= REQUIRED WORK =
List every line of the material below that contains the word "rock", treating uppercase and lowercase letters as different.

Scene question material:

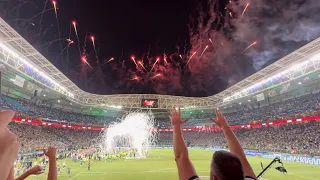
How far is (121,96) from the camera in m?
70.8

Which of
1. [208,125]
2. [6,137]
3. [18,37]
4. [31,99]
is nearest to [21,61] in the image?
[18,37]

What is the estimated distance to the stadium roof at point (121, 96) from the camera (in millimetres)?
28473

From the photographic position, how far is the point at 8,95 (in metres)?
50.2

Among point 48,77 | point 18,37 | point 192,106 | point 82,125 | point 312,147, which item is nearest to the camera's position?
point 18,37

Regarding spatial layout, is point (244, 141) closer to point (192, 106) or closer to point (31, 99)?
point (192, 106)

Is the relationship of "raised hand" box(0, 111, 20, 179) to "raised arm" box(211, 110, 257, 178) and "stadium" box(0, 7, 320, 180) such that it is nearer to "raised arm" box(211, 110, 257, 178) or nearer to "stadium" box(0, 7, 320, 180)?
"raised arm" box(211, 110, 257, 178)

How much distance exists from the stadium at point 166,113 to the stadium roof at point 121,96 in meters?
0.12

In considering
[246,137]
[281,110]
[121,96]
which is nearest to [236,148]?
[281,110]

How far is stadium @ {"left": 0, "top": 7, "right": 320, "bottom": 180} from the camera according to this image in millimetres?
28406

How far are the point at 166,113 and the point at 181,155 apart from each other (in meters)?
84.0

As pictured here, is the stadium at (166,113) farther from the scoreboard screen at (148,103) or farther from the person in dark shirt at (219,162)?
the person in dark shirt at (219,162)

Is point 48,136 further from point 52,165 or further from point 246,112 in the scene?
point 52,165

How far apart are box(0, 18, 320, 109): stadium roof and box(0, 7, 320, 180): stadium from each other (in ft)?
0.39

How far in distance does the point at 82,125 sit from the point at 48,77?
97.4 ft
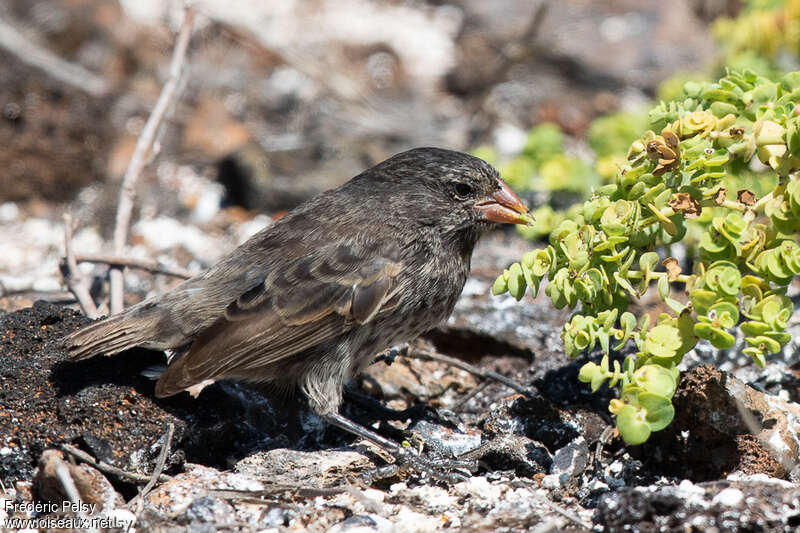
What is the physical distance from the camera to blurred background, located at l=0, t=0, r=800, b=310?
673cm

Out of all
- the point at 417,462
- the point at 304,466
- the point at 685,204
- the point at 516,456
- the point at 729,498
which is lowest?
the point at 304,466

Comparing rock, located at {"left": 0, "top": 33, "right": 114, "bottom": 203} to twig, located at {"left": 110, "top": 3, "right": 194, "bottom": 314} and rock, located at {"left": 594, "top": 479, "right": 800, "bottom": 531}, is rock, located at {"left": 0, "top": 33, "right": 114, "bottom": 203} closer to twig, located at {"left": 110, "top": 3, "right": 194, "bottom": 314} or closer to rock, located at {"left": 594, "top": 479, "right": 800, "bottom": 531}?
twig, located at {"left": 110, "top": 3, "right": 194, "bottom": 314}

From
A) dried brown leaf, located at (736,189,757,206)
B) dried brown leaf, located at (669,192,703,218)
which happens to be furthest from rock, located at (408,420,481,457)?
dried brown leaf, located at (736,189,757,206)

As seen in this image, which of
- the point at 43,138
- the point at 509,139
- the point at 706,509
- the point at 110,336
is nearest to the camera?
the point at 706,509

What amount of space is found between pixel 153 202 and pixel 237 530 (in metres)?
4.15

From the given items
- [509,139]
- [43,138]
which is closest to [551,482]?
[509,139]

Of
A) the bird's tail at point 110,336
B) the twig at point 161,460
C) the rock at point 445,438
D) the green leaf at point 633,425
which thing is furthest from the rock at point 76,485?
the green leaf at point 633,425

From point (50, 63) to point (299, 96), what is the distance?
195 cm

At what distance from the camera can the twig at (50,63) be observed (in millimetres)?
7371

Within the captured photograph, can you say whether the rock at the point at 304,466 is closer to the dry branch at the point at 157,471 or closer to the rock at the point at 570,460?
the dry branch at the point at 157,471

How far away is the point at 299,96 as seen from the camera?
26.5 ft

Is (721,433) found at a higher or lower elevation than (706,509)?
higher

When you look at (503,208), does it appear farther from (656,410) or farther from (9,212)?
(9,212)

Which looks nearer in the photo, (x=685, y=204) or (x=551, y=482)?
(x=685, y=204)
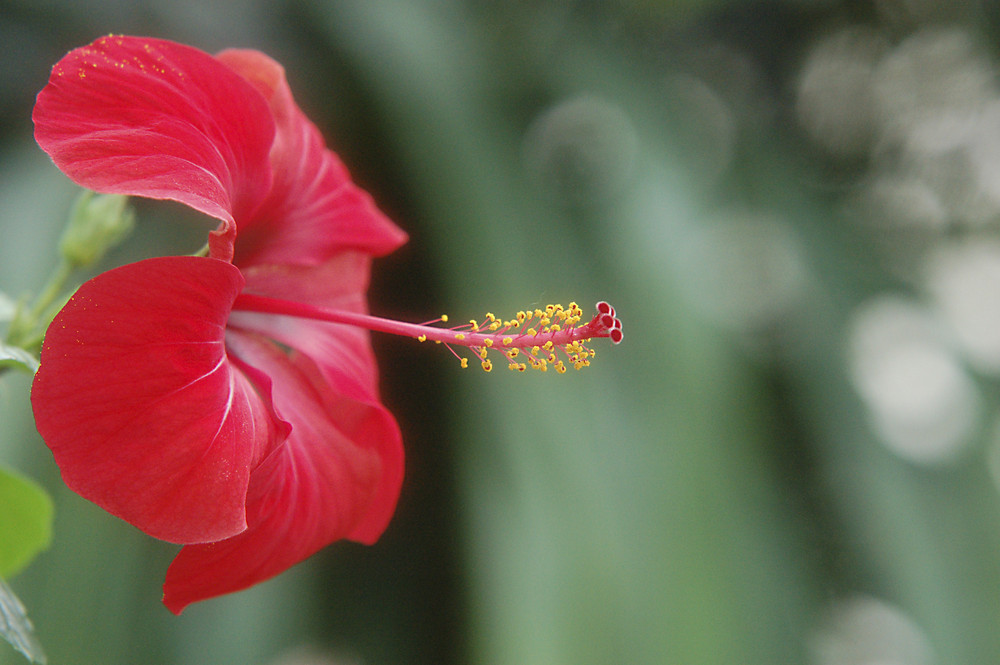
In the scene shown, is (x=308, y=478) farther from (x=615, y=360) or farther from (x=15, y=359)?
(x=615, y=360)

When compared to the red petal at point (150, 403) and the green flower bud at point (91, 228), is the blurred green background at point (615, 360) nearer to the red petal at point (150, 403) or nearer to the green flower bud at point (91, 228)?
the green flower bud at point (91, 228)

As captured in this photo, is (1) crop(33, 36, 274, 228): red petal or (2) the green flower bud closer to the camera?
(1) crop(33, 36, 274, 228): red petal

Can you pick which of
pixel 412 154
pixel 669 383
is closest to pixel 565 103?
pixel 412 154

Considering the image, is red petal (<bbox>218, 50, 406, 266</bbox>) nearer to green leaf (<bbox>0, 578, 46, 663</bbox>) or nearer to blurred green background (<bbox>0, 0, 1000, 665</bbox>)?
green leaf (<bbox>0, 578, 46, 663</bbox>)

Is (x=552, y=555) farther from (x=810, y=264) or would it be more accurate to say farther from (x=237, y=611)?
(x=810, y=264)

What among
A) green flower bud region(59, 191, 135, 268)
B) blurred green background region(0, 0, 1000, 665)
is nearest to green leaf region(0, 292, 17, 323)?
green flower bud region(59, 191, 135, 268)

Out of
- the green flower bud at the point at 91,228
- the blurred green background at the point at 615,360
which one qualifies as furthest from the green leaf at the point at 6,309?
the blurred green background at the point at 615,360
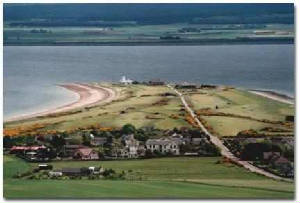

= THE SOLUTION =
Comparing rock, located at {"left": 0, "top": 33, "right": 114, "bottom": 203} to twig, located at {"left": 110, "top": 3, "right": 194, "bottom": 314} and rock, located at {"left": 594, "top": 479, "right": 800, "bottom": 531}, is rock, located at {"left": 0, "top": 33, "right": 114, "bottom": 203} closer to twig, located at {"left": 110, "top": 3, "right": 194, "bottom": 314} or closer to rock, located at {"left": 594, "top": 479, "right": 800, "bottom": 531}?
which happens to be furthest from rock, located at (408,420,481,457)?
C) the rock at point 445,438
which thing is furthest from the rock at point 76,485?
Within the captured photograph, can you say whether the rock at the point at 304,466 is closer to the dry branch at the point at 157,471 or closer to the rock at the point at 570,460?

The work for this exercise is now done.